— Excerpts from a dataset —
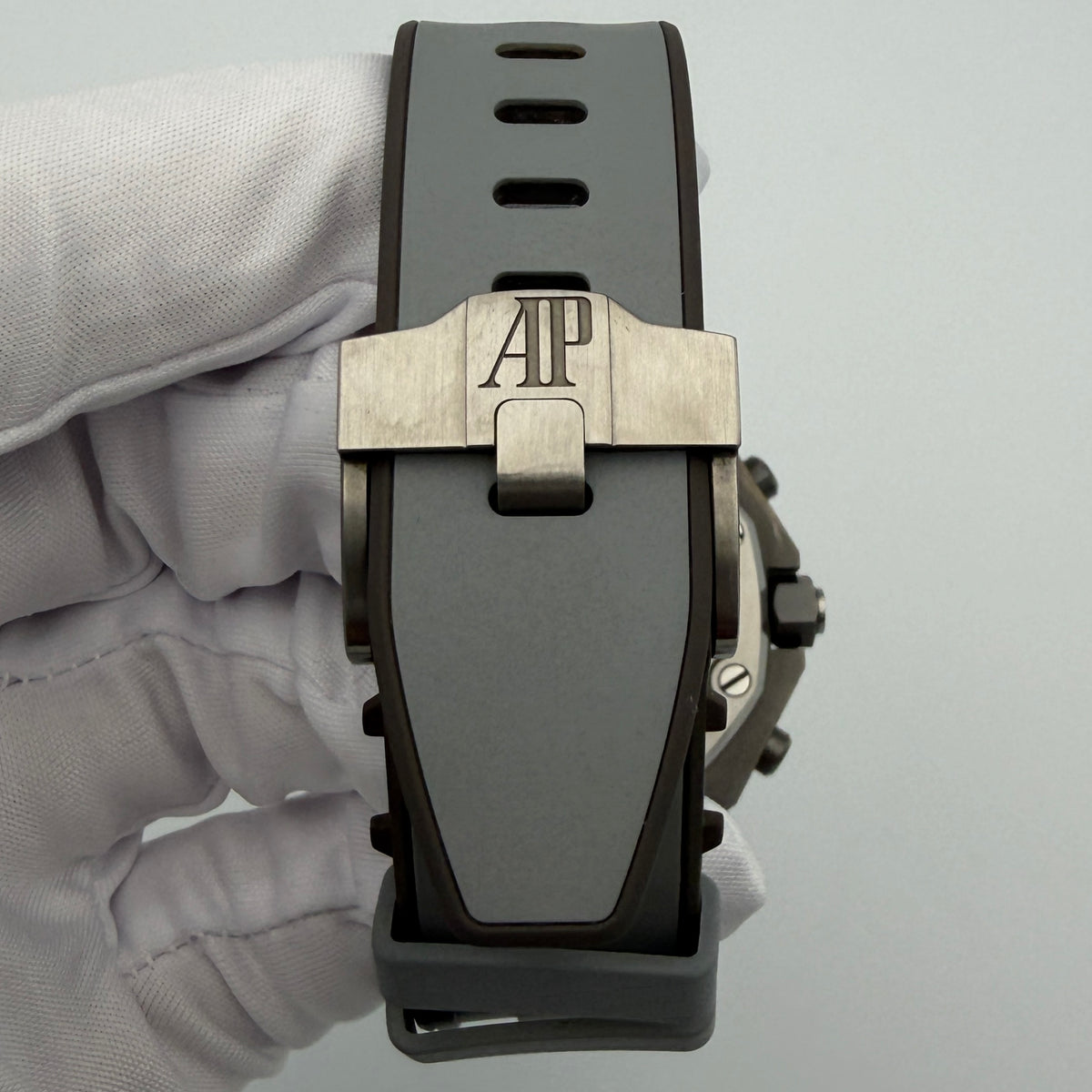 Audemars Piguet Royal Oak Offshore Chronograph “Ghost” 26470IO.OO.A006CA.01 Titanium & Ceramic, Full Set Box & Papers, Year 2021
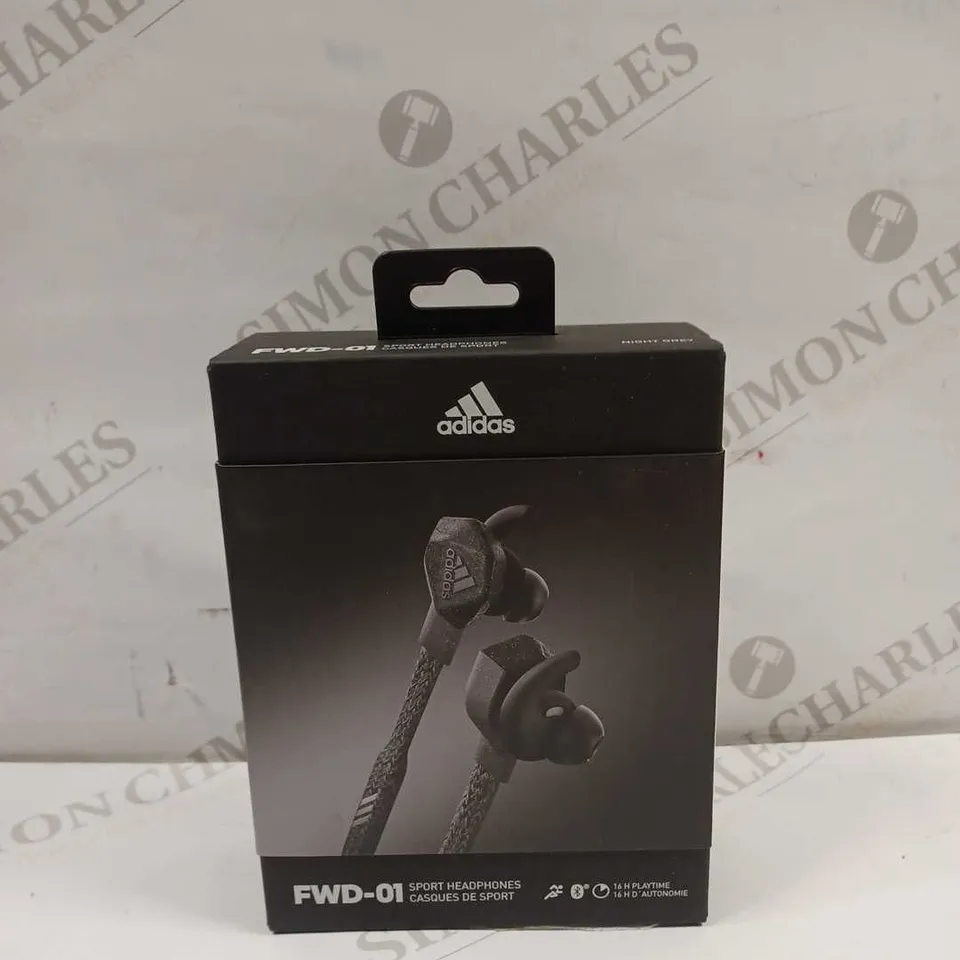 ADIDAS SPORT FWD-01 IN EAR BLUETOOTH EARPHONES 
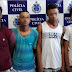 Quarteto é preso após atacar delegacia da cidade de Santo Antônio de Jesus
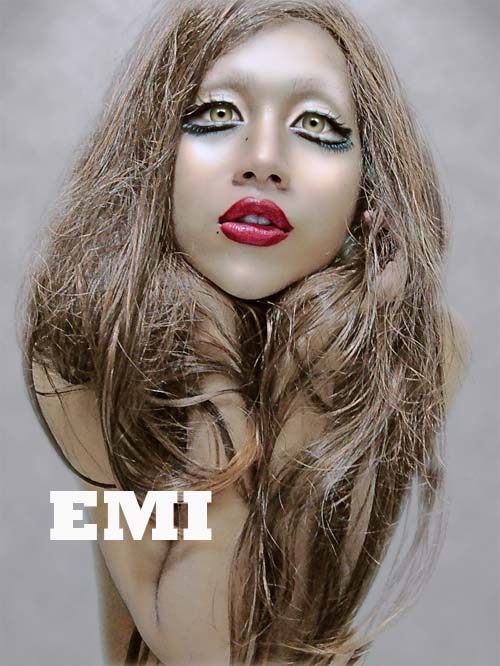 Male model photo shoot of Emi Androgynous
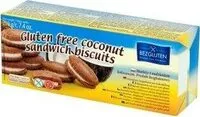 Mängden socker i Glutenfreier Doppelkeks Mit Kokosfüllung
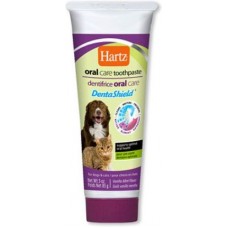 Зубная паста Hartz ванильно-мятная для собак, туба 85 г (арт. 12503) Зубная паста Hartz ванильно-мятная для собак, туба 85 г (арт. 12503)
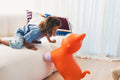 Hoppi Cat - Orange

— ACTION ITEM —
Please give the data again unaltered, leaving out any images.

— FINISHED TASK —
 Audemars Piguet Royal Oak Offshore Chronograph “Ghost” 26470IO.OO.A006CA.01 Titanium & Ceramic, Full Set Box & Papers, Year 2021
 ADIDAS SPORT FWD-01 IN EAR BLUETOOTH EARPHONES 
 Quarteto é preso após atacar delegacia da cidade de Santo Antônio de Jesus
 Male model photo shoot of Emi Androgynous
 Mängden socker i Glutenfreier Doppelkeks Mit Kokosfüllung
 Зубная паста Hartz ванильно-мятная для собак, туба 85 г (арт. 12503) Зубная паста Hartz ванильно-мятная для собак, туба 85 г (арт. 12503)
 Hoppi Cat - Orange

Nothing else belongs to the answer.